CHALLENGE A |
List every person named in the blog excerpt on McCain and the media.
CHALLENGE B |
Answer these from the blog excerpt on McCain and the media:
(i) In which newspaper was Richard Cohen's column scheduled to be published?
(ii) What does the quoted Friedman passage call a 19th-century technology?
(iii) Which invasion does the blog excerpt say Friedman supported?

This has caused a number of commentators (see here and here) to wonder what the effect would be if after continuing to repeat things exposed as lies in the media the Republicans went on to win the presidency in November. In addition to all the other negative effects this would have it would conclusively demonstrate that political commentary in the media is totally irrelevant and can safely be ignored.

Have the media political commentators, as well as other political professionals, contemplated the implications of that scenario? Is the future of their profession now at stake in this election?

The conservatives have been claiming for a long time that the media was "liberal" and against them, but up until now that claim was untrue and was just a tactic for intimidating the media. It would be interesting to see the how the conservatives react if the media now really turned against them - (for eample see here and here).

Tuesday, September 16, 2008

Former McCain lapdogs in media turn on him

Check out Richard Cohen's column scheduled to be published tomorrow in the Washington Post but available now online.

I am one of the journalists accused over the years of being in the tank for McCain. Guilty. Those doing the accusing usually attributed my feelings to McCain being accessible. This is the journalist-as-puppy school of thought: Give us a treat, and we will leap into a politician's lap.

Not so. What impressed me most about McCain was the effect he had on his audiences, particularly young people. When he talked about service to a cause greater than oneself, he struck a chord. He expressed his message in words, but he packaged it in the McCain story -- that man, beaten to a pulp, who chose honor over freedom. This had nothing to do with access. It had to do with integrity.

McCain has soiled all that. His opportunistic and irresponsible choice of Sarah Palin as his political heir -- the person in whose hands he would leave the country -- is a form of personal treason, a betrayal of all he once stood for. Palin, no matter what her other attributes, is shockingly unprepared to become president. McCain knows that. He means to win, which is all right; he means to win at all costs, which is not.

Read entire column.

Sunday, September 14, 2008

If elected what would be McCain’s mandate?

Thomas Friedman has an interesting column in today's New York Times. I usually try to ignore Friedman because I so dislike his amorality. (He supported invading Iraq even though he knew they had nothing to do with 9/11 and posed no threat to us. He thought a U.S military invasion of some random Muslim country as a demonstration of our might would make an impression on the Arab psyche that would be beneficial to us.) Thomas Friedman is appalled by what the McCain campaign has been saying, not because of what the blatant lies that continue to be repeated even after they have been thoroughly debunked by the media reveal about McCain's and Palin's honesty and character – being amoral , Friedman cares not a whit about that – but because the Republican emphasis on fossil fuels and wedge issues is making the American public stupid and unprepared to deal effectively with the problems we face.

….an America that is focused first and foremost on drilling for oil is an America more focused on feeding its oil habit than kicking it.

Why would Republicans, the party of business, want to focus our country on breathing life into a 19th-century technology — fossil fuels — rather than giving birth to a 21st-century technology — renewable energy? As I have argued before, it reminds me of someone who, on the eve of the I.T. revolution — on the eve of PCs and the Internet — is pounding the table for America to make more I.B.M. typewriters and carbon paper. "Typewriters, baby, typewriters."
Read the entire article.

PROVIDED DATA |

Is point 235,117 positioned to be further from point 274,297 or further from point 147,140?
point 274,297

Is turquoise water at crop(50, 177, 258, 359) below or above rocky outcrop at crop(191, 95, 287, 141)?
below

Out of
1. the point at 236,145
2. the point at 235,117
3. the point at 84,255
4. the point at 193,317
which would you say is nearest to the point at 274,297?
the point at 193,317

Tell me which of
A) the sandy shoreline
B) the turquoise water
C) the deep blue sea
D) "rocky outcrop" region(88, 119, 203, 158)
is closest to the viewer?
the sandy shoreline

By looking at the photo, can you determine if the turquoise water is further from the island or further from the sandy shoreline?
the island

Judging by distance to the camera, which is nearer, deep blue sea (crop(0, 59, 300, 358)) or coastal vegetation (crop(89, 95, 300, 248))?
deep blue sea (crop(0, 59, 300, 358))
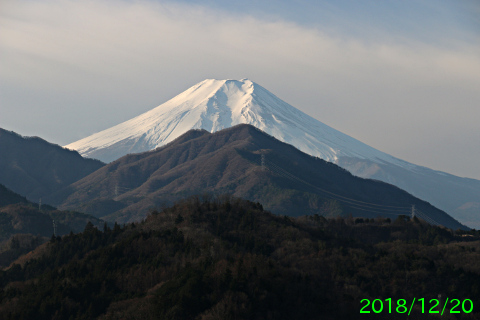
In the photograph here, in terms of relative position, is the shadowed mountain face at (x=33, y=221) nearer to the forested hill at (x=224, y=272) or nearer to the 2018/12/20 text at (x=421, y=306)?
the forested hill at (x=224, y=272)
* * *
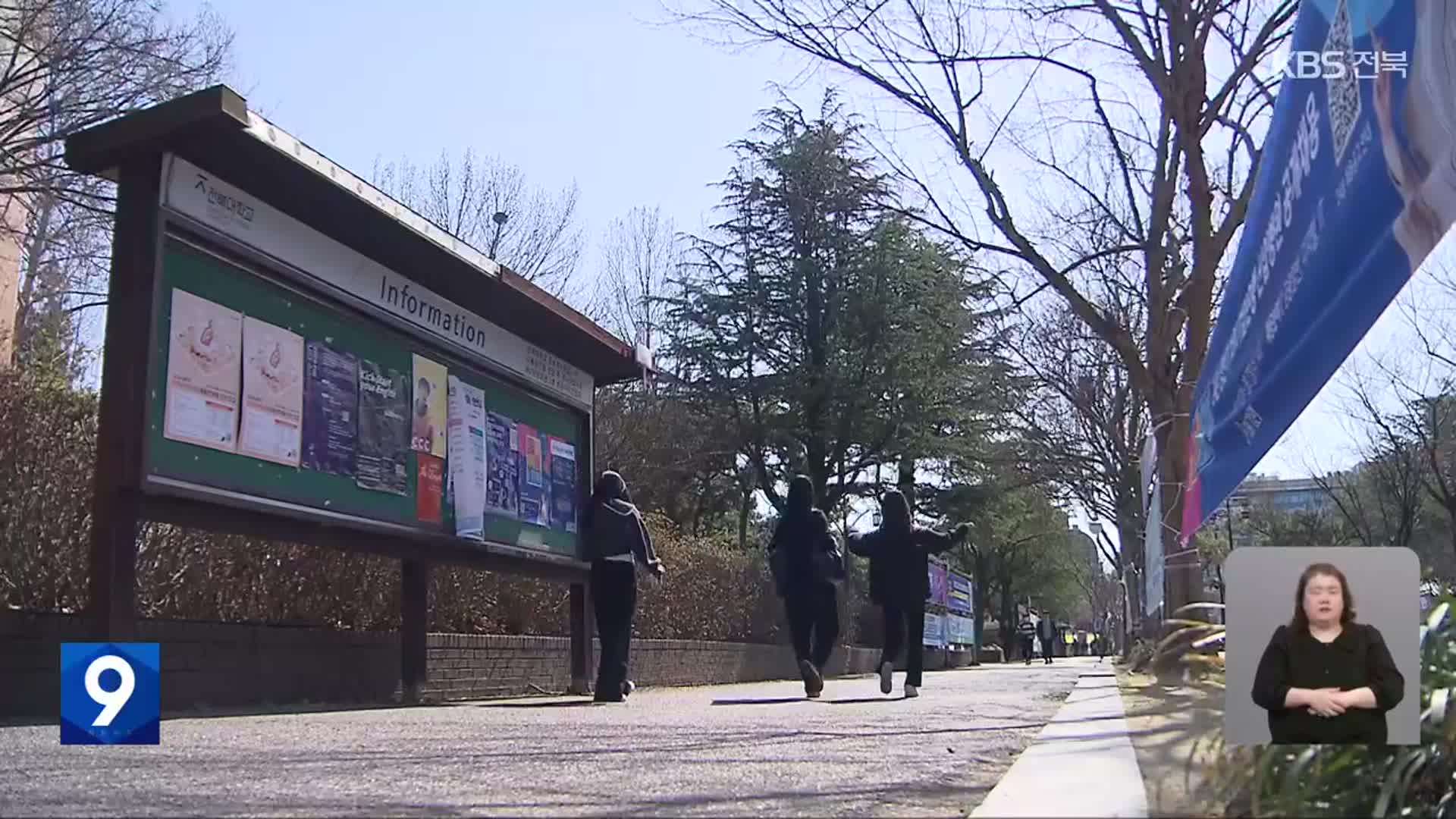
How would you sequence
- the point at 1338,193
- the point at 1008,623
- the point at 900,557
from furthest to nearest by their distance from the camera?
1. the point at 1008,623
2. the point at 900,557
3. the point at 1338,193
==
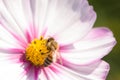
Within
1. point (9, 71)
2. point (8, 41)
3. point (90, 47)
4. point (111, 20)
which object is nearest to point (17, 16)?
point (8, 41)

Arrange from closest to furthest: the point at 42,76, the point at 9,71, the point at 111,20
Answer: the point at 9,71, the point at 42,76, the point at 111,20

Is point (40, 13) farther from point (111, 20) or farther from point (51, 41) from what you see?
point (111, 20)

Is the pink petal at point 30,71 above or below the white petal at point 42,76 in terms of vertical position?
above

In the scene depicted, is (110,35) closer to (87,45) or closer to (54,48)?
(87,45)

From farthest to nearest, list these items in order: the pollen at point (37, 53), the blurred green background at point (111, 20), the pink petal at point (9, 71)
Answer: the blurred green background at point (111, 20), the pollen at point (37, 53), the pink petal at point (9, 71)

WRITTEN REPLY A |
Richard Cohen, McCain, Sarah Palin, Thomas Friedman

WRITTEN REPLY B |
(i) The Washington Post
(ii) Fossil fuels
(iii) The invasion of Iraq